Required work :: Write the data out again, character for character, with no images.

(Image and question records)
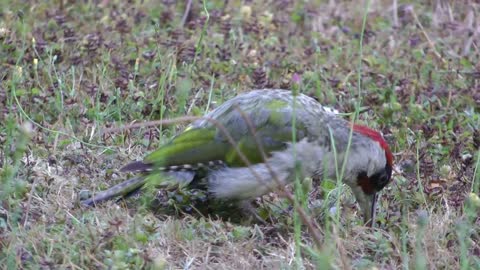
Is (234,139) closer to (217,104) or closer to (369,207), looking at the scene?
(369,207)

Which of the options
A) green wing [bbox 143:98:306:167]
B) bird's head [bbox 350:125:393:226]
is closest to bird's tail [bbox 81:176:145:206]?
green wing [bbox 143:98:306:167]

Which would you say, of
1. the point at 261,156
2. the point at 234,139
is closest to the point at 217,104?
the point at 234,139

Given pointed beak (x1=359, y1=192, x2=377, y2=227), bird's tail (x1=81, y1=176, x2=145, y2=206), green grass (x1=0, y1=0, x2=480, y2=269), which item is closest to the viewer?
green grass (x1=0, y1=0, x2=480, y2=269)

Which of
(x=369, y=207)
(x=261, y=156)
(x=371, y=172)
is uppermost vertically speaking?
(x=261, y=156)

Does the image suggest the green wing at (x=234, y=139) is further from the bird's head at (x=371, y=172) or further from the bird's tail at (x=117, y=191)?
the bird's head at (x=371, y=172)

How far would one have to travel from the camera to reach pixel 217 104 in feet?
21.6

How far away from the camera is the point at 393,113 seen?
263 inches

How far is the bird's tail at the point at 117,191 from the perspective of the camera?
5.17 metres

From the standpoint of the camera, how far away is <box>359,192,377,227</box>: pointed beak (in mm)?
5293

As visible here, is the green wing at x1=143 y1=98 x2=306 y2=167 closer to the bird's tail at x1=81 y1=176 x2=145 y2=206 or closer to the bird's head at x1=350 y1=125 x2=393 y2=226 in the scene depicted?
the bird's tail at x1=81 y1=176 x2=145 y2=206

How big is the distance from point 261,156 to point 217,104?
1463 millimetres

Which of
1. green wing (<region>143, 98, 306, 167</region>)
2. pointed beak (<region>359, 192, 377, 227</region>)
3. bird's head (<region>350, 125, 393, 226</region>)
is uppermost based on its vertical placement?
green wing (<region>143, 98, 306, 167</region>)

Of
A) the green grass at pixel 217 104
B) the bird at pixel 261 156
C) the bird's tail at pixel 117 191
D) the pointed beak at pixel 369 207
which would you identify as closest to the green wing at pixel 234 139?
the bird at pixel 261 156

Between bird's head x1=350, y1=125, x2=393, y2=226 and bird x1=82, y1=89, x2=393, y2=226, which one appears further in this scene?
bird's head x1=350, y1=125, x2=393, y2=226
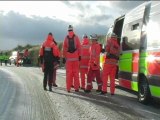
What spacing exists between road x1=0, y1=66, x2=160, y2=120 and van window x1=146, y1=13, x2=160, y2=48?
160 cm

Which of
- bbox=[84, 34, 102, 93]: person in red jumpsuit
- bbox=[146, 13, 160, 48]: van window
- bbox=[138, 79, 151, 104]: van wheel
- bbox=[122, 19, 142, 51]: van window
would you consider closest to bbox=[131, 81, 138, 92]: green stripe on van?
bbox=[138, 79, 151, 104]: van wheel

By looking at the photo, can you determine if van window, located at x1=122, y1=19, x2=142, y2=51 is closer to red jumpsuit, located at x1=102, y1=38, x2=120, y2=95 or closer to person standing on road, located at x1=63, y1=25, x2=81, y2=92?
red jumpsuit, located at x1=102, y1=38, x2=120, y2=95

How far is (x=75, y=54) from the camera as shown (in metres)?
14.4

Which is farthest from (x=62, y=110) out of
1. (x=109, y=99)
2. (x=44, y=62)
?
(x=44, y=62)

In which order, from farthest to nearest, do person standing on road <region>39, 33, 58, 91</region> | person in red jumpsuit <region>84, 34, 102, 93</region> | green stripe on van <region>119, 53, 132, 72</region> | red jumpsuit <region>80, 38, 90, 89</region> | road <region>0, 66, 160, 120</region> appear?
red jumpsuit <region>80, 38, 90, 89</region> → person standing on road <region>39, 33, 58, 91</region> → person in red jumpsuit <region>84, 34, 102, 93</region> → green stripe on van <region>119, 53, 132, 72</region> → road <region>0, 66, 160, 120</region>

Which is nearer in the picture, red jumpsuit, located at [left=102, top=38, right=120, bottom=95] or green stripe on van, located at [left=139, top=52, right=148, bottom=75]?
green stripe on van, located at [left=139, top=52, right=148, bottom=75]

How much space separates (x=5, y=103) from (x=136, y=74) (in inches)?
144

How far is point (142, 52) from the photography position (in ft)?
39.3

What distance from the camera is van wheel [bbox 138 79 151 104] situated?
11.7 m

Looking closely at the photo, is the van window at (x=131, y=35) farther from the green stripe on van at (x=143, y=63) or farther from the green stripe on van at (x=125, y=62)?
the green stripe on van at (x=143, y=63)

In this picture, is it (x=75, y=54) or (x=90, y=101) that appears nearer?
(x=90, y=101)

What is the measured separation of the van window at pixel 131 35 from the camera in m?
12.8

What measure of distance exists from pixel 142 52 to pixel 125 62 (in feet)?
5.31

Result for this exercise ::
Is (234,139) closer to (217,104) or closer to (369,207), looking at the scene?
(369,207)

Which of the options
A) green wing [bbox 143:98:306:167]
B) bird's head [bbox 350:125:393:226]
is closest to bird's tail [bbox 81:176:145:206]?
green wing [bbox 143:98:306:167]

Which would you say, of
1. the point at 261,156
2. the point at 234,139
is closest to the point at 217,104?
the point at 234,139

Given pointed beak (x1=359, y1=192, x2=377, y2=227), bird's tail (x1=81, y1=176, x2=145, y2=206), green grass (x1=0, y1=0, x2=480, y2=269), which item is closest to the viewer?
green grass (x1=0, y1=0, x2=480, y2=269)

Which of
(x=369, y=207)
(x=261, y=156)
(x=371, y=172)
is uppermost vertically speaking?
(x=261, y=156)

Does the image suggest the green wing at (x=234, y=139) is further from the bird's head at (x=371, y=172) or further from the bird's tail at (x=117, y=191)?
the bird's head at (x=371, y=172)

How far would one have to travel from the camera to reach pixel 217 104 in feet?
21.6

How far away from the camera is the point at 393,113 seen?
263 inches

How far is the bird's tail at the point at 117,191 from the perspective of the camera?
5.17 metres

From the standpoint of the camera, how far away is <box>359,192,377,227</box>: pointed beak (in mm)?
5293

As visible here, is the green wing at x1=143 y1=98 x2=306 y2=167 closer to the bird's tail at x1=81 y1=176 x2=145 y2=206 or closer to the bird's head at x1=350 y1=125 x2=393 y2=226 in the scene depicted?
the bird's tail at x1=81 y1=176 x2=145 y2=206

How big is the distance from point 261,156 to point 217,104?
1463 millimetres

Which of
1. green wing (<region>143, 98, 306, 167</region>)
2. pointed beak (<region>359, 192, 377, 227</region>)
3. bird's head (<region>350, 125, 393, 226</region>)
is uppermost based on its vertical placement?
green wing (<region>143, 98, 306, 167</region>)

Of
A) the green grass at pixel 217 104
B) the bird at pixel 261 156
C) the bird's tail at pixel 117 191
D) the pointed beak at pixel 369 207
which would you identify as closest to the green wing at pixel 234 139?
the bird at pixel 261 156

Between bird's head x1=350, y1=125, x2=393, y2=226 and bird x1=82, y1=89, x2=393, y2=226, which one appears further in this scene?
bird's head x1=350, y1=125, x2=393, y2=226
What spacing exists between road x1=0, y1=66, x2=160, y2=120 and van window x1=146, y1=13, x2=160, y2=48?
160 cm

Which of
- bbox=[84, 34, 102, 93]: person in red jumpsuit
- bbox=[146, 13, 160, 48]: van window
- bbox=[138, 79, 151, 104]: van wheel
- bbox=[122, 19, 142, 51]: van window
would you consider closest to bbox=[131, 81, 138, 92]: green stripe on van?
bbox=[138, 79, 151, 104]: van wheel

By looking at the photo, can you determine if van window, located at x1=122, y1=19, x2=142, y2=51 is closer to red jumpsuit, located at x1=102, y1=38, x2=120, y2=95 or closer to person standing on road, located at x1=63, y1=25, x2=81, y2=92?
red jumpsuit, located at x1=102, y1=38, x2=120, y2=95

How far is (x=75, y=54) from the camera as shown (in metres)?
14.4

Which is farthest from (x=62, y=110) out of
1. (x=109, y=99)
2. (x=44, y=62)
?
(x=44, y=62)

In which order, from farthest to nearest, do person standing on road <region>39, 33, 58, 91</region> | person in red jumpsuit <region>84, 34, 102, 93</region> | green stripe on van <region>119, 53, 132, 72</region> | red jumpsuit <region>80, 38, 90, 89</region> | road <region>0, 66, 160, 120</region> appear?
red jumpsuit <region>80, 38, 90, 89</region> → person standing on road <region>39, 33, 58, 91</region> → person in red jumpsuit <region>84, 34, 102, 93</region> → green stripe on van <region>119, 53, 132, 72</region> → road <region>0, 66, 160, 120</region>

Which is nearer in the picture, red jumpsuit, located at [left=102, top=38, right=120, bottom=95] or green stripe on van, located at [left=139, top=52, right=148, bottom=75]?
green stripe on van, located at [left=139, top=52, right=148, bottom=75]

How much space separates (x=5, y=103) from (x=136, y=74) (in inches)?
144

How far is point (142, 52) from the photography position (in ft)?
39.3

What distance from the camera is van wheel [bbox 138 79 151 104] situated?
11.7 m

Looking closely at the photo, is the van window at (x=131, y=35) farther from the green stripe on van at (x=143, y=63) or farther from the green stripe on van at (x=125, y=62)?
the green stripe on van at (x=143, y=63)

In this picture, is it (x=75, y=54) or (x=90, y=101) that appears nearer?
(x=90, y=101)

What is the measured separation of the van window at pixel 131 35 from the camera in m?
12.8

What measure of distance exists from pixel 142 52 to pixel 125 62 (in feet)?
5.31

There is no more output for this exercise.